Cette solution n'est pas idéale, selon la majorité du National. Il faut faire la distinction entre l'institution d'une curatelle sur décision d'une autorité de protection de l'enfant et de l'adulte (APEA) et la représentation légale automatique. Il serait problématique d'étendre cette dernière aux parents sans que les autorités aient leur mot à dire.
Il pourrait arriver que des personnes doivent assumer ce rôle alors qu'elles n'en ont pas les compétences et ne le veulent pas. Enfin, il serait difficile de fixer les critères pour un ordre de priorité entre les parents.

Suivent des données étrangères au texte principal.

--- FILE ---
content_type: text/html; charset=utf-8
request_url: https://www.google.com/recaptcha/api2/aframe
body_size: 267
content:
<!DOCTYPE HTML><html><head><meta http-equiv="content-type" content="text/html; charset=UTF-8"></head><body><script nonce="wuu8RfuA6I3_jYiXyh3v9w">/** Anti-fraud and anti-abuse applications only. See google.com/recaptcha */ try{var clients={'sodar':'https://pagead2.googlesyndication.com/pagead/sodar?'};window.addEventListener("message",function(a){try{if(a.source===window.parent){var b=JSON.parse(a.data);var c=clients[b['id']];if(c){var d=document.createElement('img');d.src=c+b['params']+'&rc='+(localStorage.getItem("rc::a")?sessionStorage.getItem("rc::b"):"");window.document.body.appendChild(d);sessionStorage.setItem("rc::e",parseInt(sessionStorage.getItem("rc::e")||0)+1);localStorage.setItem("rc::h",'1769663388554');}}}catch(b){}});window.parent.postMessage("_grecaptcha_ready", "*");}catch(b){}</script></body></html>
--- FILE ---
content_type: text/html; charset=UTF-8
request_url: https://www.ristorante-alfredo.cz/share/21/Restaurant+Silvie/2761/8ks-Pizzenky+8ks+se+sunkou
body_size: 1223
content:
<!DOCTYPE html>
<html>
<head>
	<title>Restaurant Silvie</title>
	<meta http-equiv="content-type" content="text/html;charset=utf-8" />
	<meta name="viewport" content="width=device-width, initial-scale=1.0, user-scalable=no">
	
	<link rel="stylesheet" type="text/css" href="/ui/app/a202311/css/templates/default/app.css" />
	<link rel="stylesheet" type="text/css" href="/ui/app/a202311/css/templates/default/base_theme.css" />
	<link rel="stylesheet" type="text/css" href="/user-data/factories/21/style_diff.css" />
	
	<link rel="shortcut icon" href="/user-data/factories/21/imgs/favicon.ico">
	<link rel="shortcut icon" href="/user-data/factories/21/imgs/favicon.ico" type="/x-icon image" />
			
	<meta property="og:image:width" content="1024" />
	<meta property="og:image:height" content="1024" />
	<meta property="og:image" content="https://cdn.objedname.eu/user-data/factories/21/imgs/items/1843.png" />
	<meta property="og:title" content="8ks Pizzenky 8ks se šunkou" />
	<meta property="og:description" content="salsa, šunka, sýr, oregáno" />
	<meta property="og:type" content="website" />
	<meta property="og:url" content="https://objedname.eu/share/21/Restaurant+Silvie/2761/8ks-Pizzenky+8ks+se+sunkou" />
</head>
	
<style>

La majorité préfère s'en remettre au Conseil fédéral, qui a déjà annoncé qu'il examinerait des moyens de mieux associer les proches à tous les stades de la procédure et à l'ensemble des décisions de l'APEA. Un avant-projet devrait être présenté avant fin 2018.
Remous outre-Sarine
Depuis l'entrée en vigueur du nouveau droit début 2013, toutes les décisions sont du ressort de l'APEA, autorité professionnelle interdisciplinaire désignée par les cantons. Cette révolution a fait des vagues, surtout en Suisse alémanique.
La presse a fait écho au drame de Flaach (ZH) du 1er janvier 2015. Une mère qui s'était vue retirer ses deux enfants en bas âge a préféré les tuer plutôt que les ramener dans l'institution où ils avaient été placés après le Nouvel An. Les grands-parents s'étaient déclarés prêts à accueillir les enfants.